#### TEXT SHOWN:
........
Based “mostly” on a true story (in other words, fictional), Stephen Frears’ (“Florence Foster Jenkins”) Victoria and Abdul is an ode to the warmth of simple friendship and the wonders of British colonialism. Based on the book by Shrabani Basu with a screenplay by Lee Hall (“War Horse”), it is an engaging film about the aging Queen Victoria (Judi Dench, “The Second Best Exotic Marigold Hotel”) who develops a long-lasting friendship with Abdul Karim (Ali Fazal, “Furious 7”), a young clerk who is brought to England from Agra, India to present a gift of a gold coin (“mohur”) to her majesty on the occasion of her fiftieth anniversary as Queen.
Presumably because he is tall, but maybe because he is also dark and handsome, Abdul is selected for the honor together with another Indian, his cousin Mohammed (Adeel Akhtar, “The Big Sick”). Unlike the smiling and gracious Abdul, however, Mohammed is not fond of the British and does not hesitate to say so, referring to them as barbarians and complaining about the weather. When they arrive at court, Abdul and Mohammed are given royal costumes and instructions befitting their station in life. They are told to stand still, never look at the Queen and, when finished with the presentation, walk backwards, presumably into the sunset.
........
#### INFORMATION PROVIDED:

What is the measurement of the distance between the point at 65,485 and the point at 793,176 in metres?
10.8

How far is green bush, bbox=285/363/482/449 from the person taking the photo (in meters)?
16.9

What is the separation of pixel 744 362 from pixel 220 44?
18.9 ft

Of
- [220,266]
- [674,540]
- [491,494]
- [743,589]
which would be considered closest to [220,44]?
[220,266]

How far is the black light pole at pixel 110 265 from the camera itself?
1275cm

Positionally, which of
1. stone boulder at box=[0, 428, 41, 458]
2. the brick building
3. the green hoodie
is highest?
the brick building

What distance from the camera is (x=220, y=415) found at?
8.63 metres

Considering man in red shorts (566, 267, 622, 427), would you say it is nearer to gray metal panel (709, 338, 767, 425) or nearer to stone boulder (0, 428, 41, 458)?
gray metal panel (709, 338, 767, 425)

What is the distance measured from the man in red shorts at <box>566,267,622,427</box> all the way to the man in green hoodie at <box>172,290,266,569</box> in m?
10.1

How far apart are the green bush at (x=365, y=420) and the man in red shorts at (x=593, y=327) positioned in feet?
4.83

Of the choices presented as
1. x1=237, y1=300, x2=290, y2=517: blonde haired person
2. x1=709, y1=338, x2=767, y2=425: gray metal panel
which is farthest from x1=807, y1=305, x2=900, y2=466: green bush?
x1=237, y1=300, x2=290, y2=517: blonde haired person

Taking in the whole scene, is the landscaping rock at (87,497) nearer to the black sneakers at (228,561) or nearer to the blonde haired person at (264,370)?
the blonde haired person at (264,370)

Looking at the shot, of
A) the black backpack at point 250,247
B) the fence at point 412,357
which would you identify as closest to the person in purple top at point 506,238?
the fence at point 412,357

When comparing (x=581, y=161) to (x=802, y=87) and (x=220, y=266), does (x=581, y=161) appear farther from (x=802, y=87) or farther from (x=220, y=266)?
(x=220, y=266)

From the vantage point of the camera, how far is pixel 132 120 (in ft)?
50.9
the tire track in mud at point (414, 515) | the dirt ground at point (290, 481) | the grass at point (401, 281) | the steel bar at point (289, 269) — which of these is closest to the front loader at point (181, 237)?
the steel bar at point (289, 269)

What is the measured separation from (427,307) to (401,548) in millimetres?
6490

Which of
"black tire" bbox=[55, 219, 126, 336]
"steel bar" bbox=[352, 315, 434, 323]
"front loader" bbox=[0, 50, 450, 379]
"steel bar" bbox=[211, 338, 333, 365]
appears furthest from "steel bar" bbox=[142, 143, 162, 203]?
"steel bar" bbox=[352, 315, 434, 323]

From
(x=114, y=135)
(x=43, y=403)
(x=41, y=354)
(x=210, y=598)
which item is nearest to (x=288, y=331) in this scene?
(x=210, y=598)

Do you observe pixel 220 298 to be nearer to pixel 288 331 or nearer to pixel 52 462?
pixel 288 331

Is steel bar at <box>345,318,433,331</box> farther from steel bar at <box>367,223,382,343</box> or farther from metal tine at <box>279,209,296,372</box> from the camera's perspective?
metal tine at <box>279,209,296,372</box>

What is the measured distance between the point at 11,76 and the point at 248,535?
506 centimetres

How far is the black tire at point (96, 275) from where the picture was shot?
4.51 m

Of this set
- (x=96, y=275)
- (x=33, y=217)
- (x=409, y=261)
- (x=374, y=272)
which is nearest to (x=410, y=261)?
........
#### THINGS TO DO:
1. Below the review and the listing, list every film title that the review places in parentheses after the name of the director, the screenwriter, or an actor.
2. Extract a passage word for word from the review. Begin at the words "Presumably because he" and stop after "into the sunset.".

#### SOLUTIONS TO EACH TASK:
1.
- "Florence Foster Jenkins"
- "War Horse"
- "The Second Best Exotic Marigold Hotel"
- "Furious 7"
- "The Big Sick"

2.
Presumably because he is tall, but maybe because he is also dark and handsome, Abdul is selected for the honor together with another Indian, his cousin Mohammed (Adeel Akhtar, “The Big Sick”). Unlike the smiling and gracious Abdul, however, Mohammed is not fond of the British and does not hesitate to say so, referring to them as barbarians and complaining about the weather. When they arrive at court, Abdul and Mohammed are given royal costumes and instructions befitting their station in life. They are told to stand still, never look at the Queen and, when finished with the presentation, walk backwards, presumably into the sunset.